# Your goal:
Extract the full set of records that follows, word for word.

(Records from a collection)
==============================

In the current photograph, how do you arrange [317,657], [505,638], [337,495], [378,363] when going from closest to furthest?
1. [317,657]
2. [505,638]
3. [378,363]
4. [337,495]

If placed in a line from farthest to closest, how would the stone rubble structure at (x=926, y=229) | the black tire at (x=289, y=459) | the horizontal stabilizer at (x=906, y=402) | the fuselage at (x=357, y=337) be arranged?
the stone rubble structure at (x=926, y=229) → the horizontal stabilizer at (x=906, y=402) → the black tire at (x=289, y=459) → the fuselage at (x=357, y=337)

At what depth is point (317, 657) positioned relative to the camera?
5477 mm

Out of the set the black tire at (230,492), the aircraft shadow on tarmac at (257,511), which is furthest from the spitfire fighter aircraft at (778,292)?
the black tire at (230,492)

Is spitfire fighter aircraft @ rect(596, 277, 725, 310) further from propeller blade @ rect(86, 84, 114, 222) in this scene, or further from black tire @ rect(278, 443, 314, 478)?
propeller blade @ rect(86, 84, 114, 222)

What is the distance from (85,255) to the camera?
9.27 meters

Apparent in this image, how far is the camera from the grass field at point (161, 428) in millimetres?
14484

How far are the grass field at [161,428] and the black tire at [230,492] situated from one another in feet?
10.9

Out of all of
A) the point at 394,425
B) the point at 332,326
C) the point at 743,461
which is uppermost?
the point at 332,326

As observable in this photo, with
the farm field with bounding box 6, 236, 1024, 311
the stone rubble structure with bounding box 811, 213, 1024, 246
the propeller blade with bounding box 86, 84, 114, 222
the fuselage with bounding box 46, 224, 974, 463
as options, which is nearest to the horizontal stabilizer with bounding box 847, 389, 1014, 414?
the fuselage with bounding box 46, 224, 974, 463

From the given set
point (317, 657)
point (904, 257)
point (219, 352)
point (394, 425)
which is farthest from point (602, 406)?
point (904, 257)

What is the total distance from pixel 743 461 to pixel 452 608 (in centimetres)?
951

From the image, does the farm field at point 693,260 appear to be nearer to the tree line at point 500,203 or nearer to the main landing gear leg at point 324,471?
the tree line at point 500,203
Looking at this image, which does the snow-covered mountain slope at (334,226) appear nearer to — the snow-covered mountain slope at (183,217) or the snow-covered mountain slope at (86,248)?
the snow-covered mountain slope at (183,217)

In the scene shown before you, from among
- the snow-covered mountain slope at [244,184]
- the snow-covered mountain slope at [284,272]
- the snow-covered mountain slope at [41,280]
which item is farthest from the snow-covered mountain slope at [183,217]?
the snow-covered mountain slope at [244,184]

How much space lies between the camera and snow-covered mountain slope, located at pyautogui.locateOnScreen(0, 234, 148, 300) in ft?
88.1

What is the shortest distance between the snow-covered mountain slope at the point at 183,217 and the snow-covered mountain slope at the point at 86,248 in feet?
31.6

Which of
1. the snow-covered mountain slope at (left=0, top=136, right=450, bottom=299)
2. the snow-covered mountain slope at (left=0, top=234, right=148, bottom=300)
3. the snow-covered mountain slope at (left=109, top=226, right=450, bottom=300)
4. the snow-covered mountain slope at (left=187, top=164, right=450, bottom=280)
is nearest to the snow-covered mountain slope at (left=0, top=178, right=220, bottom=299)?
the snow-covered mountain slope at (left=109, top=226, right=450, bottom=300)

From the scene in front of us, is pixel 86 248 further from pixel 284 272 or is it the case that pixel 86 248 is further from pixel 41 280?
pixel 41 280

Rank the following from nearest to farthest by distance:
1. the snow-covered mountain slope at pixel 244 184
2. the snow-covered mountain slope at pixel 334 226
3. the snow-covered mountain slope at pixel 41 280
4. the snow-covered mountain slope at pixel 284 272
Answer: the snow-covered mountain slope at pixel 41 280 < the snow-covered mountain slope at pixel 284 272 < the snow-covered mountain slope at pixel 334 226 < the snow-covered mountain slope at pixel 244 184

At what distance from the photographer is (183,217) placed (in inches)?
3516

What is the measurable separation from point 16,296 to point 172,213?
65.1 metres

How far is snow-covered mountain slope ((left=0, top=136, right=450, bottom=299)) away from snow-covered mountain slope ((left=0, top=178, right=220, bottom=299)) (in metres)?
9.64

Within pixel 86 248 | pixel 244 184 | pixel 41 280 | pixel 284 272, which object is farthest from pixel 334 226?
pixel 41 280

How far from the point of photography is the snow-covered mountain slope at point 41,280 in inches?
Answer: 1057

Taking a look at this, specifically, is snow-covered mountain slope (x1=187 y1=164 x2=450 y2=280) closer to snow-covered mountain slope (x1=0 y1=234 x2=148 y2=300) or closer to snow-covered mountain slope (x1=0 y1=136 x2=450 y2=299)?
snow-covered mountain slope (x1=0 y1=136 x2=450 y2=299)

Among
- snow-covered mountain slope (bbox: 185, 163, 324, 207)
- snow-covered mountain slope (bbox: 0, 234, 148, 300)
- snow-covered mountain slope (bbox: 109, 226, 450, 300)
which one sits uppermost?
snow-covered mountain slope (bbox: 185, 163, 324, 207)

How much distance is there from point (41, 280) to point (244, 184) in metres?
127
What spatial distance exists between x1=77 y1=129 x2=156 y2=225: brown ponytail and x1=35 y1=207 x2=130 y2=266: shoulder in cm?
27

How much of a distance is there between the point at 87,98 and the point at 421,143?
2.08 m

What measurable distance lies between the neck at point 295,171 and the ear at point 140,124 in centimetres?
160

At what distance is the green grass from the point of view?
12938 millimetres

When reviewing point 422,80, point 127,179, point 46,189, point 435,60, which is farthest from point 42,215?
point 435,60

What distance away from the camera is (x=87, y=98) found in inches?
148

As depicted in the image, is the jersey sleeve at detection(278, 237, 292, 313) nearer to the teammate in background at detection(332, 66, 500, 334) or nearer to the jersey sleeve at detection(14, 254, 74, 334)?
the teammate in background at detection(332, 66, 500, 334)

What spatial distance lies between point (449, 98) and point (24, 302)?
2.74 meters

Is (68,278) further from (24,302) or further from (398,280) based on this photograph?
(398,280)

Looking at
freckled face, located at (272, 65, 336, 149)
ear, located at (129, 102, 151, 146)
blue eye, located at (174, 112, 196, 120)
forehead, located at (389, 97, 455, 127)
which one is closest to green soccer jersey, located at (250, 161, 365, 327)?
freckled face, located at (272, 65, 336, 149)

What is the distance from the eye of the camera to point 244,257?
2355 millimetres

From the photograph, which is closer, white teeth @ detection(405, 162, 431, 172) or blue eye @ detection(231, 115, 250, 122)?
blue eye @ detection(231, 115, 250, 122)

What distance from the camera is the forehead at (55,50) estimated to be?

==============================

# Task result:
In the current photograph, how do you arrange [317,657], [505,638], [337,495], [378,363] when going from closest to furthest?
1. [317,657]
2. [505,638]
3. [378,363]
4. [337,495]

If placed in a line from farthest to closest, how would the stone rubble structure at (x=926, y=229) | the black tire at (x=289, y=459) | the horizontal stabilizer at (x=906, y=402) | the fuselage at (x=357, y=337) be arranged?
the stone rubble structure at (x=926, y=229) → the horizontal stabilizer at (x=906, y=402) → the black tire at (x=289, y=459) → the fuselage at (x=357, y=337)

At what depth is point (317, 657) positioned relative to the camera?
5477 mm

Out of the set the black tire at (230,492), the aircraft shadow on tarmac at (257,511), which is furthest from the spitfire fighter aircraft at (778,292)?
the black tire at (230,492)

Is spitfire fighter aircraft @ rect(596, 277, 725, 310) further from propeller blade @ rect(86, 84, 114, 222) in this scene, or further from black tire @ rect(278, 443, 314, 478)?
propeller blade @ rect(86, 84, 114, 222)

What is the distance from (85,255) to the camera?
9.27 meters

Apparent in this image, how far is the camera from the grass field at point (161, 428) in millimetres?
14484

How far are the grass field at [161,428] and the black tire at [230,492] situated from one another in feet?
10.9

Out of all of
A) the point at 394,425
B) the point at 332,326
C) the point at 743,461
which is uppermost?
the point at 332,326

As observable in this photo, with
the farm field with bounding box 6, 236, 1024, 311
the stone rubble structure with bounding box 811, 213, 1024, 246
the propeller blade with bounding box 86, 84, 114, 222
the fuselage with bounding box 46, 224, 974, 463
as options, which is nearest to the horizontal stabilizer with bounding box 847, 389, 1014, 414?
the fuselage with bounding box 46, 224, 974, 463

From the given set
point (317, 657)
point (904, 257)
point (219, 352)
point (394, 425)
which is farthest from point (602, 406)?
point (904, 257)

What is the total distance from pixel 743 461 to pixel 452 608 (in centimetres)?
951

From the image, does the farm field at point 693,260 appear to be nearer to the tree line at point 500,203 or nearer to the main landing gear leg at point 324,471?
the tree line at point 500,203
Looking at this image, which does the snow-covered mountain slope at (334,226) appear nearer to — the snow-covered mountain slope at (183,217) or the snow-covered mountain slope at (86,248)?
the snow-covered mountain slope at (183,217)

In the scene shown before you, from among
- the snow-covered mountain slope at [244,184]
- the snow-covered mountain slope at [284,272]
- the snow-covered mountain slope at [41,280]
which item is farthest from the snow-covered mountain slope at [183,217]?
the snow-covered mountain slope at [244,184]

How much space lies between the camera and snow-covered mountain slope, located at pyautogui.locateOnScreen(0, 234, 148, 300) in ft?
88.1

What is the shortest distance between the snow-covered mountain slope at the point at 183,217 and the snow-covered mountain slope at the point at 86,248 in feet?
31.6

Which of
1. the snow-covered mountain slope at (left=0, top=136, right=450, bottom=299)
2. the snow-covered mountain slope at (left=0, top=234, right=148, bottom=300)
3. the snow-covered mountain slope at (left=109, top=226, right=450, bottom=300)
4. the snow-covered mountain slope at (left=187, top=164, right=450, bottom=280)
is nearest to the snow-covered mountain slope at (left=0, top=178, right=220, bottom=299)?
the snow-covered mountain slope at (left=109, top=226, right=450, bottom=300)

From the scene in front of us, is pixel 86 248 further from pixel 284 272 or is it the case that pixel 86 248 is further from pixel 41 280?
pixel 41 280

Rank the following from nearest to farthest by distance:
1. the snow-covered mountain slope at pixel 244 184
2. the snow-covered mountain slope at pixel 334 226
3. the snow-covered mountain slope at pixel 41 280
4. the snow-covered mountain slope at pixel 284 272
Answer: the snow-covered mountain slope at pixel 41 280 < the snow-covered mountain slope at pixel 284 272 < the snow-covered mountain slope at pixel 334 226 < the snow-covered mountain slope at pixel 244 184

At what distance from the photographer is (183,217) placed (in inches)?
3516

What is the measurable separation from point 16,296 to point 172,213?
65.1 metres

How far is snow-covered mountain slope ((left=0, top=136, right=450, bottom=299)) away from snow-covered mountain slope ((left=0, top=178, right=220, bottom=299)) (in metres)?
9.64

Within pixel 86 248 | pixel 244 184 | pixel 41 280 | pixel 284 272, which object is farthest from pixel 334 226?
pixel 41 280

How far from the point of photography is the snow-covered mountain slope at point 41,280 in inches?
Answer: 1057

Taking a look at this, specifically, is snow-covered mountain slope (x1=187 y1=164 x2=450 y2=280) closer to snow-covered mountain slope (x1=0 y1=234 x2=148 y2=300) or closer to snow-covered mountain slope (x1=0 y1=136 x2=450 y2=299)?
snow-covered mountain slope (x1=0 y1=136 x2=450 y2=299)

Among
- snow-covered mountain slope (bbox: 185, 163, 324, 207)
- snow-covered mountain slope (bbox: 0, 234, 148, 300)
- snow-covered mountain slope (bbox: 109, 226, 450, 300)
which one sits uppermost?
snow-covered mountain slope (bbox: 185, 163, 324, 207)

How much distance is there from point (41, 280) to point (244, 184) in metres?
127
What spatial distance exists between x1=77 y1=129 x2=156 y2=225: brown ponytail and x1=35 y1=207 x2=130 y2=266: shoulder in cm?
27

How much of a distance is there between the point at 87,98 and the point at 421,143?
2.08 m

What measurable distance lies between the neck at point 295,171 and the ear at point 140,124 in centimetres?
160

At what distance is the green grass from the point of view?
12938 millimetres

When reviewing point 422,80, point 127,179, point 46,189, point 435,60, which is farthest from point 42,215?
point 435,60

What distance away from the camera is (x=87, y=98) found in inches?
148

As depicted in the image, is the jersey sleeve at detection(278, 237, 292, 313) nearer to the teammate in background at detection(332, 66, 500, 334) or nearer to the jersey sleeve at detection(14, 254, 74, 334)?
the teammate in background at detection(332, 66, 500, 334)

What spatial distance lies between point (449, 98) and point (24, 302)?
2.74 meters

Is (68,278) further from (24,302) or further from (398,280) based on this photograph?
(398,280)

Looking at
freckled face, located at (272, 65, 336, 149)
ear, located at (129, 102, 151, 146)
blue eye, located at (174, 112, 196, 120)
forehead, located at (389, 97, 455, 127)
which one is closest to green soccer jersey, located at (250, 161, 365, 327)?
freckled face, located at (272, 65, 336, 149)

What is the distance from the eye of the camera to point 244,257?
2355 millimetres

From the photograph, which is closer, white teeth @ detection(405, 162, 431, 172) or blue eye @ detection(231, 115, 250, 122)?
blue eye @ detection(231, 115, 250, 122)

What distance from the camera is the forehead at (55,50) estimated to be?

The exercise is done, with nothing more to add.